La glorieta empezó a vibrar y crujir bajo el siguiente aguacero, y tuvieron que esperar unos minutos para ver de nuevo el sol.
—¿Y qué piensa hacer? —preguntó Stormont con aspereza, eludiendo todas las preguntas que no deseaba formularse.
—¿«Hacer» dices, Nigel? —Ese era el Maltby anterior, tal como Stormont lo recordaba: vacío, fatuo, distante—. ¿Acerca de qué?
—Acerca de BUCHAN. Luxmore. La Oposición Silenciosa. Los estudiantes. La gente que vive al otro lado de ese puente, quienesquiera que sean. Osnard. El hecho de que BUCHAN sea una invención. Si es que lo es. De que los informes sean patrañas, como usted dice.
—Amigo mío, no nos han pedido que hagamos nada. Estamos al servicio de una causa superior.
—Pero si Londres se lo ha tragado todo, y usted cree que es una farsa…
Maltby se inclinó como solía inclinarse cuando estaba sentado tras su escritorio, juntando las yemas de los dedos en una actitud de muda obstrucción.
—Sigue, sigue.
—… debe decírselo —concluyó Stormont con firmeza.
—¿Por qué?
—Para que no los lleven al huerto.
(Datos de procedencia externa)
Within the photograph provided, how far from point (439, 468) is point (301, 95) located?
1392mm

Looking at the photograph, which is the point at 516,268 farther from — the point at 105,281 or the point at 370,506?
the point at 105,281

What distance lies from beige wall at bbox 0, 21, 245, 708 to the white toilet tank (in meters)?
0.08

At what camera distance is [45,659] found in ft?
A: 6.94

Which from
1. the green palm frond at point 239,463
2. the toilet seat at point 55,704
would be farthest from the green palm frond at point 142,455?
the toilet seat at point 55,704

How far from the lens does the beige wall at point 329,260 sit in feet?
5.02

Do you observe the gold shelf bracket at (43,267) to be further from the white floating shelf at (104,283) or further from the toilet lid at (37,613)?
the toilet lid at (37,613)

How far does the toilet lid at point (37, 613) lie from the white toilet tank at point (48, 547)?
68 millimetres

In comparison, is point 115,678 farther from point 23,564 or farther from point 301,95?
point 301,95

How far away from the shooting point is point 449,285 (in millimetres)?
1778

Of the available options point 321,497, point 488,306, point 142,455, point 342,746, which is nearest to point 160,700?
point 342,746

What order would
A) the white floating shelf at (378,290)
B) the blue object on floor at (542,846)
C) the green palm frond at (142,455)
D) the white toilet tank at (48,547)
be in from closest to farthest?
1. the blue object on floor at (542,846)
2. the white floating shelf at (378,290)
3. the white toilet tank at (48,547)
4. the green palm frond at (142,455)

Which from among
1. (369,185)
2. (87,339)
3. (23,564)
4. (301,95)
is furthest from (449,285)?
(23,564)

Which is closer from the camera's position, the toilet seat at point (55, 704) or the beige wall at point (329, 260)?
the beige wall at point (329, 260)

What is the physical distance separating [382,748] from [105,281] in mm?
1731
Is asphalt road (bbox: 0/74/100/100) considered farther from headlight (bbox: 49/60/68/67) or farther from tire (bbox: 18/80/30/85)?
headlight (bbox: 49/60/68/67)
Podría ocurrir cualquier cosa.
—Pero, Nigel, creía que estábamos de acuerdo en que nosotros no evaluamos.
Un pájaro de color aceitunado y brillante plumaje entró en la glorieta y les exigió unas migajas.
—No tengo nada para ti —le aseguró Maltby, desazonado—. De verdad, no tengo nada. ¡Maldita sea! —exclamó, metiéndose las manos en los bolsillos y buscando en vano algo que pudiera servir—. Más tarde. Vuelve mañana. No, pasado mañana a estas horas. Se nos echa encima un espía de altos vuelos.
—En estas circunstancias, Nigel, nuestra obligación en la embajada es proporcionar apoyo logístico —prosiguió Maltby con un tono estricto y profesional—. ¿No es así?
—Supongo —respondió Stormont poco convencido.
—Ayudar cuando sea preciso. Aplaudir, alentar, tranquilizar. Aligerar la carga de quienes están en el puesto de fuego.
—En el puesto de mando o la línea de fuego, querrá decir —rectificó Stormont distraídamente.